Stored items:
========================================

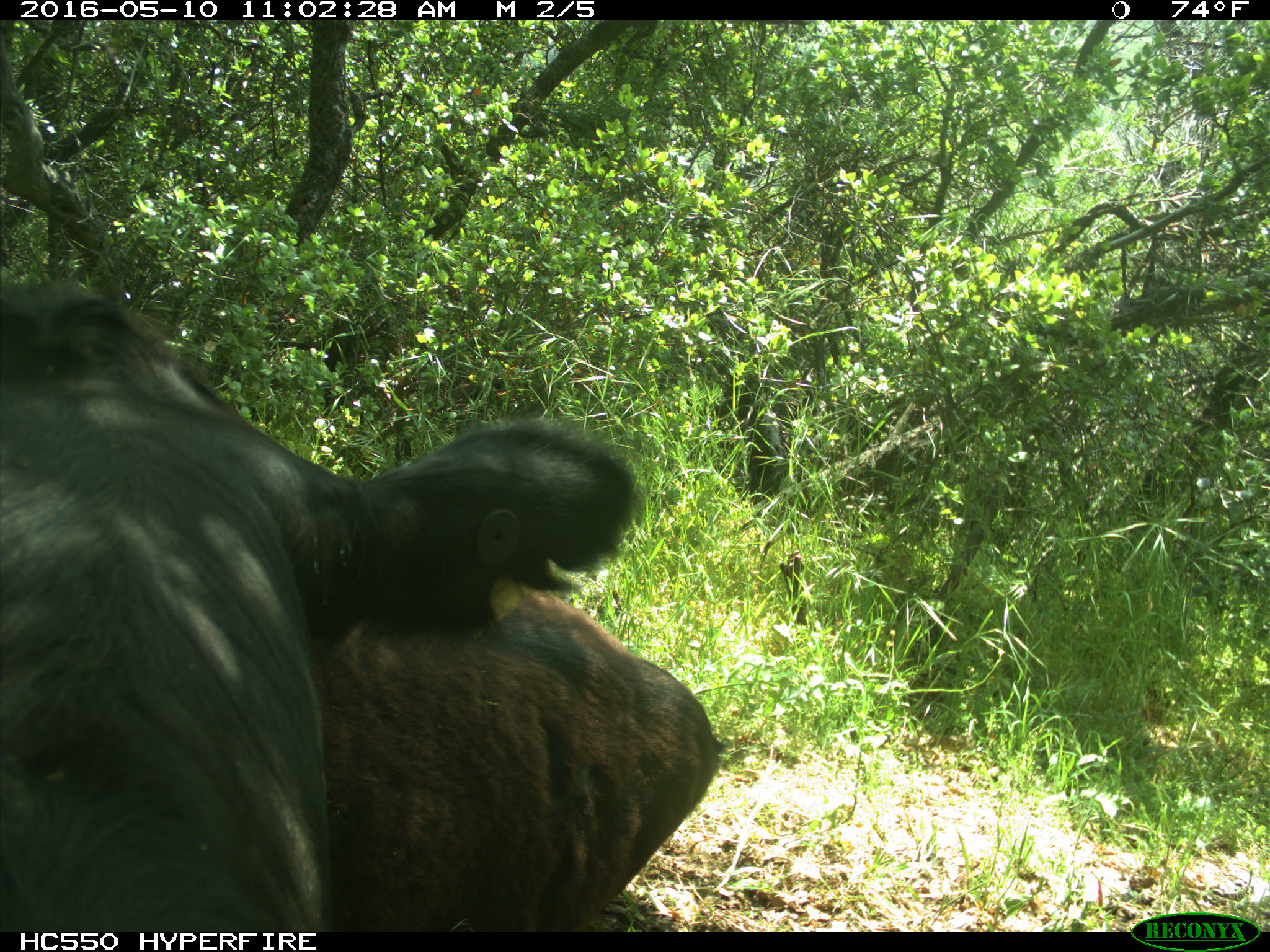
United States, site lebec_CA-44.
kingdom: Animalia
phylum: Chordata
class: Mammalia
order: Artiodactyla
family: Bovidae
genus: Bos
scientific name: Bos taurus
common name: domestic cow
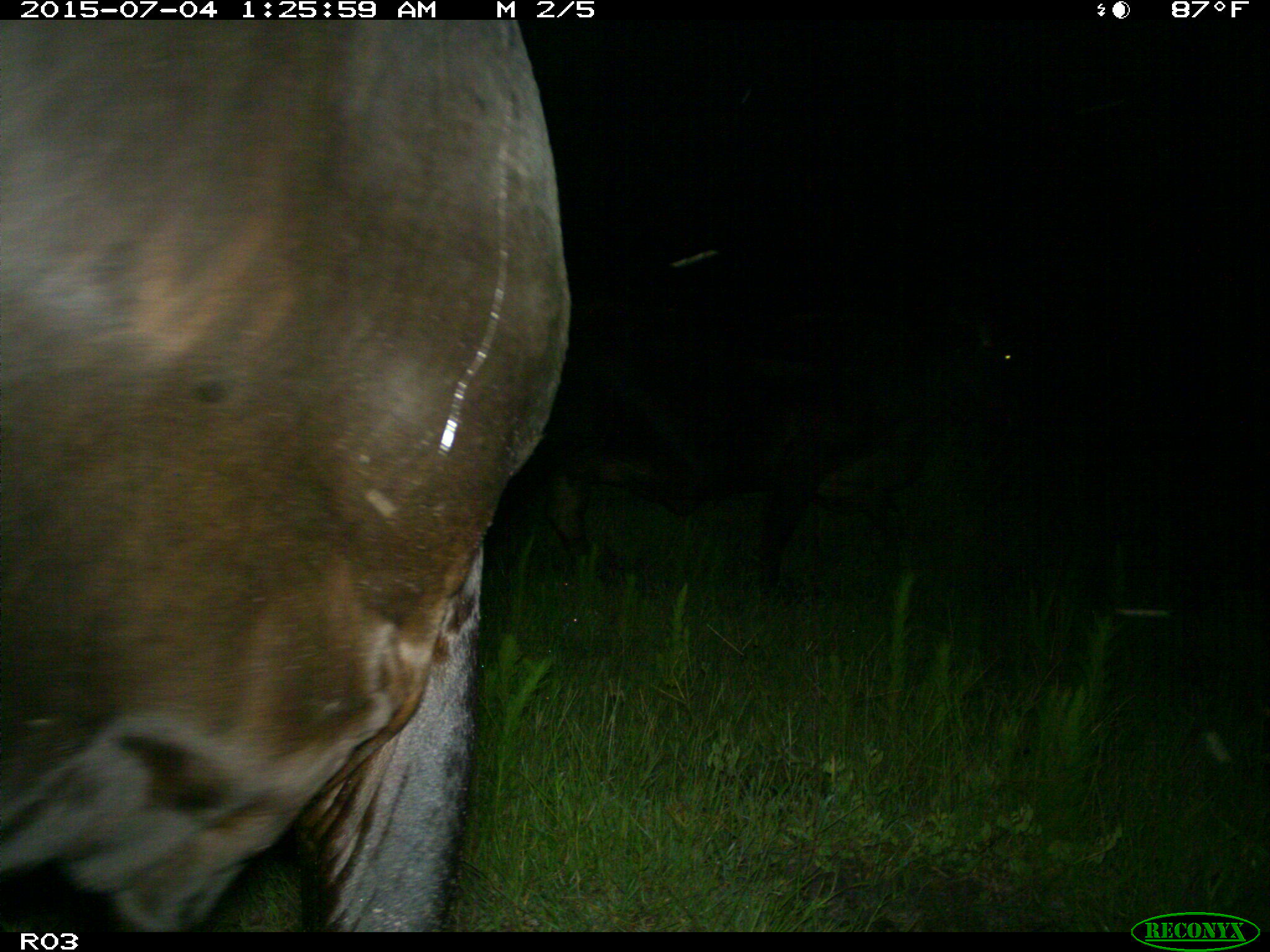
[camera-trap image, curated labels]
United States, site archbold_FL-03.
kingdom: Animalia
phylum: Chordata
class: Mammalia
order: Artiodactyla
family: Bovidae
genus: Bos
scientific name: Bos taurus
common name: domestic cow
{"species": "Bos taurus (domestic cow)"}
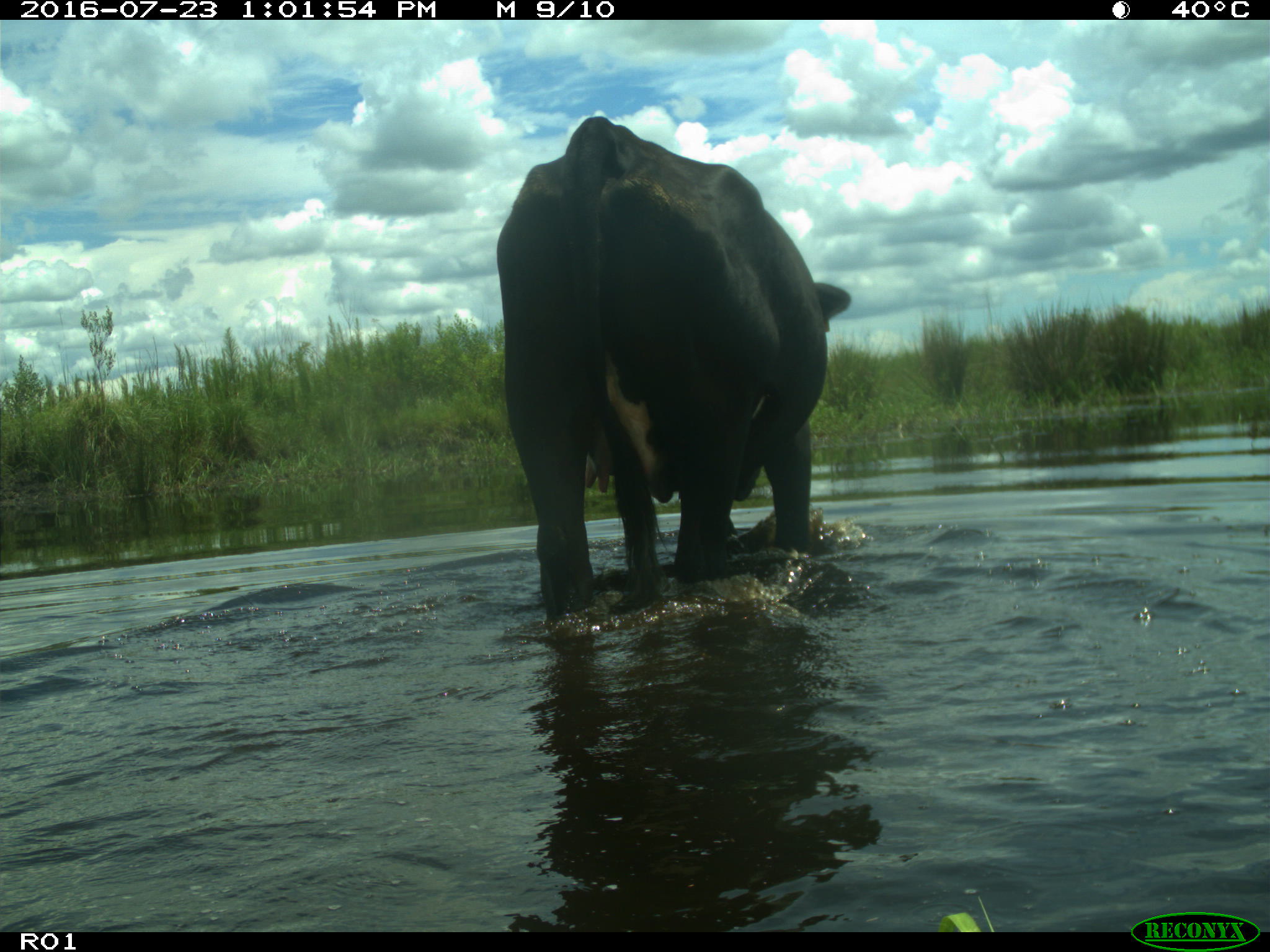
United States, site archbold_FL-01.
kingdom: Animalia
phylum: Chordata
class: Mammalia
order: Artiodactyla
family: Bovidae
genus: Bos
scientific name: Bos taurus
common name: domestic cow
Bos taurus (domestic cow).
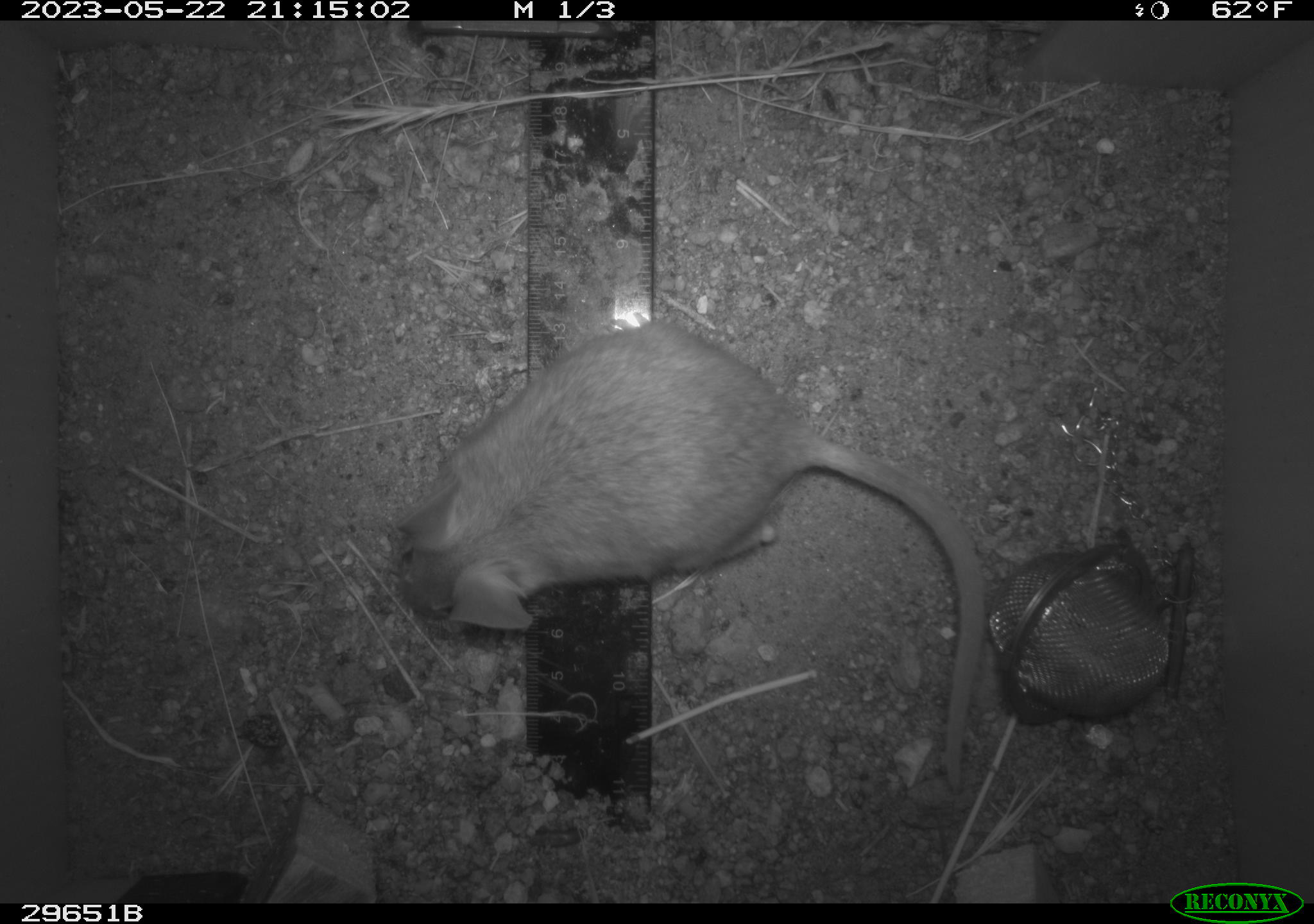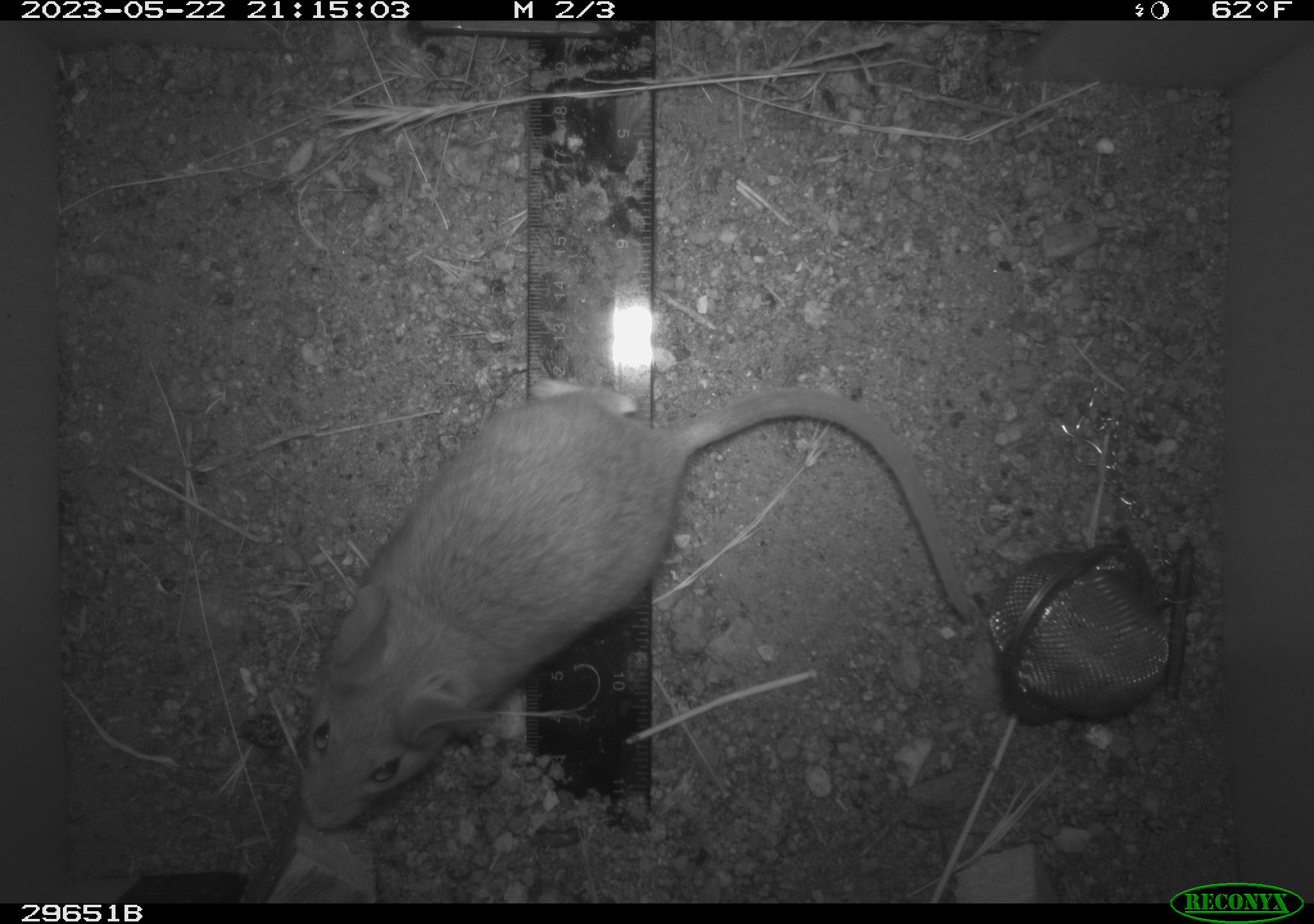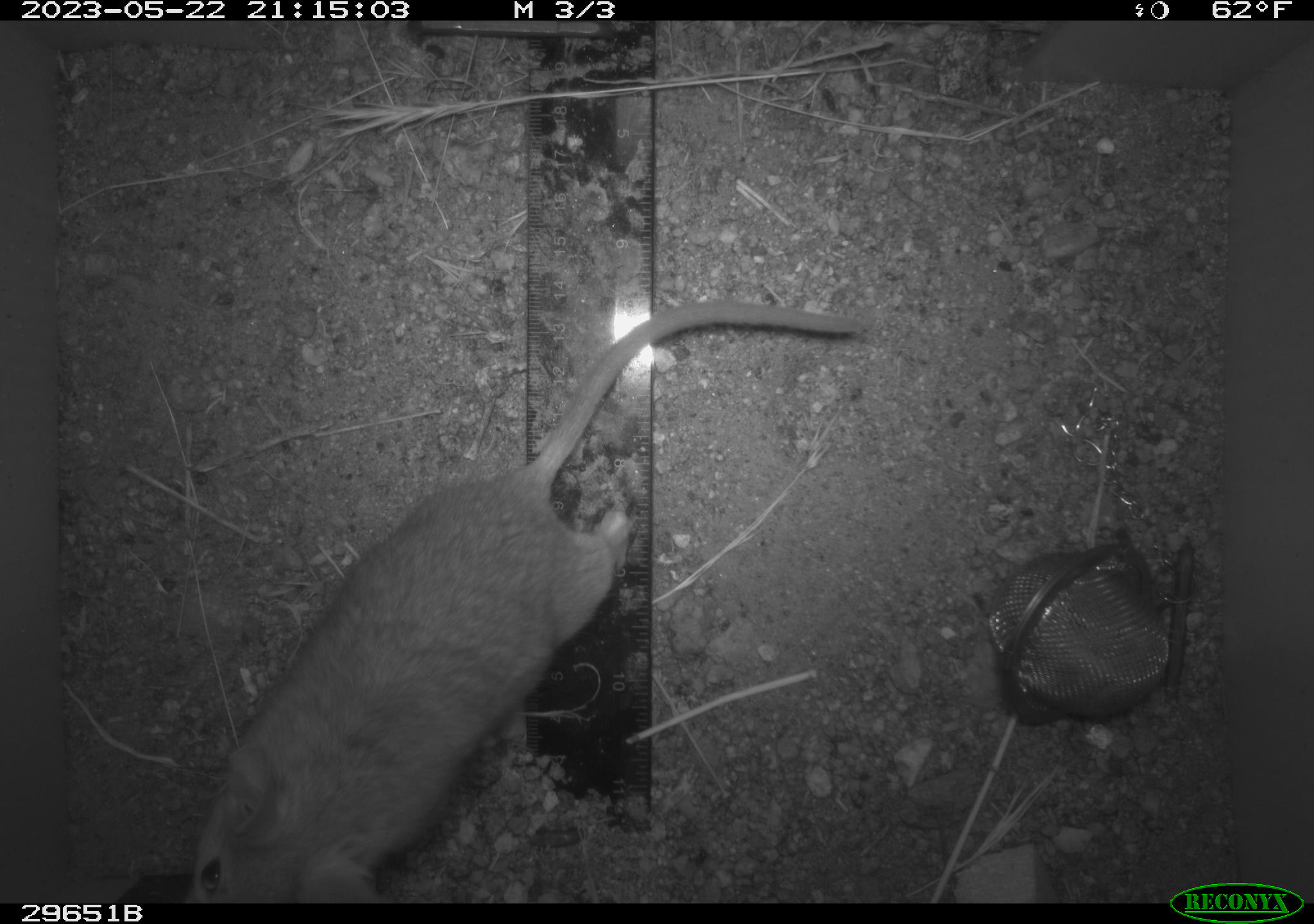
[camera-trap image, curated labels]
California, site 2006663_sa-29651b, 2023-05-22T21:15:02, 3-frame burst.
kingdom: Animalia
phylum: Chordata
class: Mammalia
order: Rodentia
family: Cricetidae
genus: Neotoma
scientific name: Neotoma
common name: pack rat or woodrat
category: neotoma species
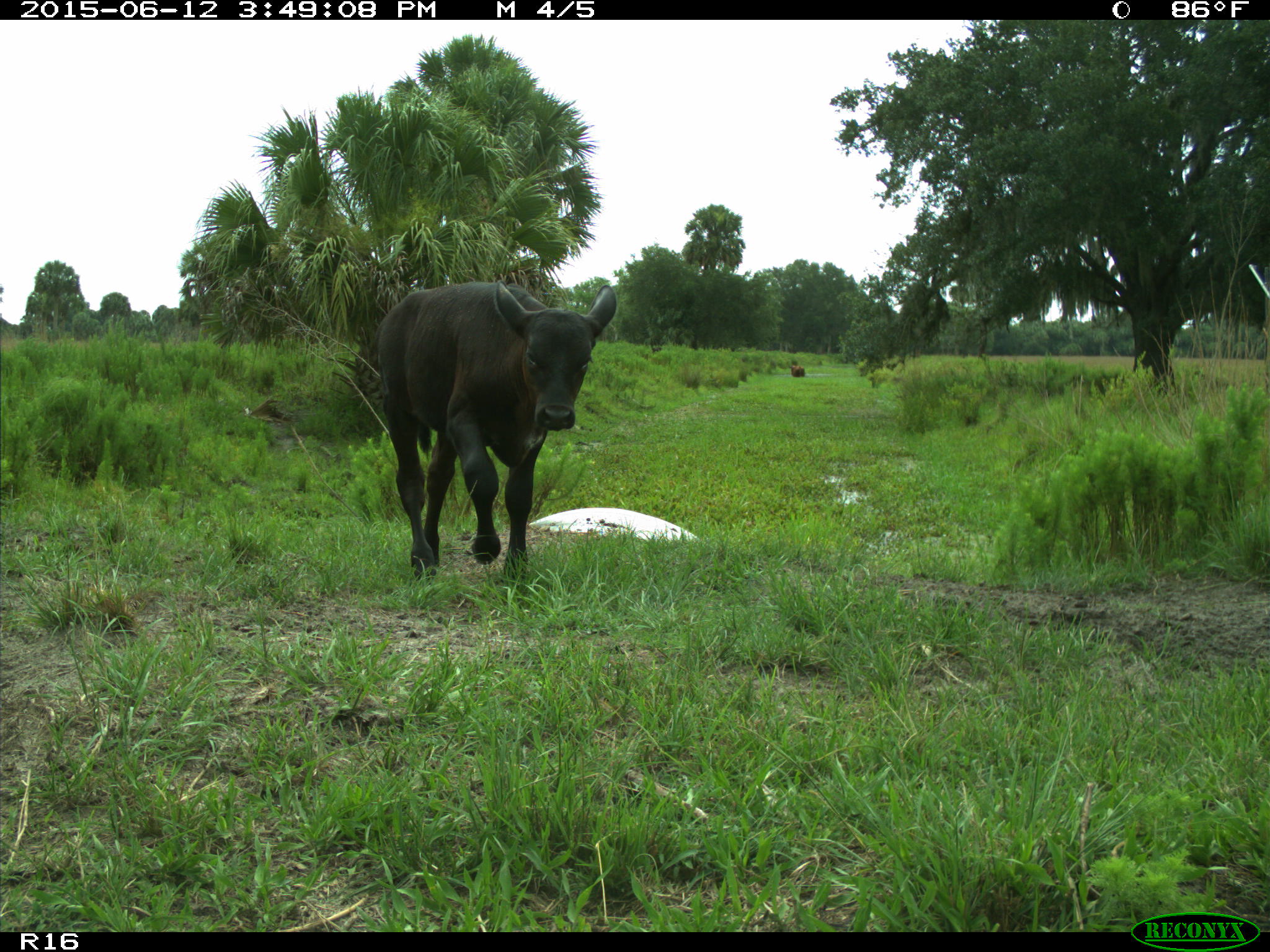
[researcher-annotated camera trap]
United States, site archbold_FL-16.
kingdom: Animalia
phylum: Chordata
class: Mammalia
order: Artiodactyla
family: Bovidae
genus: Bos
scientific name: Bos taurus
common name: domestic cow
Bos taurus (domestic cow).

========================================

Each line above gets copied exactly; leave the pictures out.

United States, site lebec_CA-44.
kingdom: Animalia
phylum: Chordata
class: Mammalia
order: Artiodactyla
family: Bovidae
genus: Bos
scientific name: Bos taurus
common name: domestic cow
[camera-trap image, curated labels]
United States, site archbold_FL-03.
kingdom: Animalia
phylum: Chordata
class: Mammalia
order: Artiodactyla
family: Bovidae
genus: Bos
scientific name: Bos taurus
common name: domestic cow
{"species": "Bos taurus (domestic cow)"}
United States, site archbold_FL-01.
kingdom: Animalia
phylum: Chordata
class: Mammalia
order: Artiodactyla
family: Bovidae
genus: Bos
scientific name: Bos taurus
common name: domestic cow
Bos taurus (domestic cow).
[camera-trap image, curated labels]
California, site 2006663_sa-29651b, 2023-05-22T21:15:02, 3-frame burst.
kingdom: Animalia
phylum: Chordata
class: Mammalia
order: Rodentia
family: Cricetidae
genus: Neotoma
scientific name: Neotoma
common name: pack rat or woodrat
category: neotoma species
[researcher-annotated camera trap]
United States, site archbold_FL-16.
kingdom: Animalia
phylum: Chordata
class: Mammalia
order: Artiodactyla
family: Bovidae
genus: Bos
scientific name: Bos taurus
common name: domestic cow
Bos taurus (domestic cow).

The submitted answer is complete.